## TEXT SHOWN
** start **
LETTERS

A Reader Over Your Shoulder

Dear DDJ,

In his February 1991 "Programming Paradigms" column "A Programmer Over Your Shoulder," Michael Swaine presents several examples to illustrate Antonetta van Gasteren's ideas in streamlined mathematical arguments. I'd like to comment on some of them.

In the maximization example, defining the sequence elements instead as elements of two "sets" (the mathematical equivalent of "bags") would clarify the problem somewhat, although subscripts and permutations would still be required. Also, I wonder whether Hardy, Littlewood, and Polya were really "deluded" by their own notation. In mathematics, looking at a problem from a different perspective (recasting a geometric problem in an equivalent algebraic form, say) is a common, often enlightening practice. Perhaps they knew what they were doing.

The point about retaining symmetry whenever possible is well taken; however, in the game involving bit strings, restating the proposition in terms of x and y accomplishes nothing. The critical fact is that the leftmost bit never changes; once that observation has been made, the conclusion follows directly from mathematical induction (which Swaine uses implicitly in his argument for termination). The only way to see that the leftmost bit never changes, though, is to refer back to the original transformations. I believe a better example could have been found to illustrate the point.

Steve Medvedoff

Santa Maria, California

Dear DDJ,

Our work as programmers often leads us to confuse computations and concepts. Michael Swaine, LISPer-extraordinaire, endorses recursion in place of the concept. In his February 1991 review of a book by Antonetta van Gasteren, he gives a problem simply and correctly: Match up pairs of natural numbers from two finite sets of the same size and maximize the sum of the products of the pairs. Then he defers to van Gasteren's recursive statement of the problem and claims that her recursive solution stands out among "generally messy" proofs.

Hardly. The solution is to sort the two sets of numbers the same way (ascending or descending) and pair them. A neat proof says: Starting from this solution, suppose we exchange the members of two pairs. Do a little algebra (omitted here) by writing the larger numbers as the smaller ones plus nonnegative differences. Compute and compare the required sums. The correct matching is greater by the nonnegative product of the difference terms, so no alternative can be larger.

The statement of the problem by van Gasteren introduces unnecessary recursion. I maintain that the above proof, even written out with a few variables, is clearer than a recursive one.

Charles Pine

Oakland, California

Multimedia Muscles

Dear DDJ,

I read with interest the "Editorial" in the February 1991 issue where the cost/performance aspects of various multimedia platforms are considered. The conclusion is that the Amiga is the sensible choice. The Amiga's especially versatile, sophisticated, and compact preemptive multitasking operating system makes it ideal for multimedia. The editorial goes on to say that the Amiga has never made it to the broad-based market. Although there is an Amiga for every two Macs, neither of those machines is broad-based in the sense that MS-DOS machines are.

Accurate assessments of the Amiga, especially those dealing with multimedia, coupled with such powerful programs as AmigaVision and hardware/ software exclusive to the Amiga such as the Video Toaster, should continue to propel it into the "mainstream."
** end **
## SUPPLIED DATA
** start **
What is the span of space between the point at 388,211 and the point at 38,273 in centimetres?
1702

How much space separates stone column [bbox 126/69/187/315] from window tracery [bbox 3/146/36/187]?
** end **
## THE TASKS
1. Answer these questions from the letters page:
(a) In what month and year did Michael Swaine's column on van Gasteren appear?
(b) According to Charles Pine, how should the two sets of numbers be ordered before they are paired?
(c) How many Amigas are there for every two Macs, according to the multimedia letter?
2. Reproduce word for word everything in the letters page from "Oakland, California" down to "MS-DOS machines are.".

## RESPONSE LIST
1.
(a) February 1991
(b) Both sets are sorted the same way, either ascending or descending.
(c) One

2.
Oakland, California

Multimedia Muscles

Dear DDJ,

I read with interest the "Editorial" in the February 1991 issue where the cost/performance aspects of various multimedia platforms are considered. The conclusion is that the Amiga is the sensible choice. The Amiga's especially versatile, sophisticated, and compact preemptive multitasking operating system makes it ideal for multimedia. The editorial goes on to say that the Amiga has never made it to the broad-based market. Although there is an Amiga for every two Macs, neither of those machines is broad-based in the sense that MS-DOS machines are.